**Description of the task**
Repeat the lines beginning at the one with "Regarding point 635,212, does" and running to the end of the material, keeping the first and last of them, exactly as they appear.

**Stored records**
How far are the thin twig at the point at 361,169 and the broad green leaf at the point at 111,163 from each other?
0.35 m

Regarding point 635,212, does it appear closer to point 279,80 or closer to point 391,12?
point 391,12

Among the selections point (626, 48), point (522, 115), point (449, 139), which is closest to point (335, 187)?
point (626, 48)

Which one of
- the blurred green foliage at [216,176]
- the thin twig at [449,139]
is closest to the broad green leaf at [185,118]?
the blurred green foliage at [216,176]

**Response to this exercise**
Regarding point 635,212, does it appear closer to point 279,80 or closer to point 391,12?
point 391,12

Among the selections point (626, 48), point (522, 115), point (449, 139), which is closest to point (335, 187)?
point (626, 48)

Which one of
- the blurred green foliage at [216,176]
- the thin twig at [449,139]
is closest to the broad green leaf at [185,118]?
the blurred green foliage at [216,176]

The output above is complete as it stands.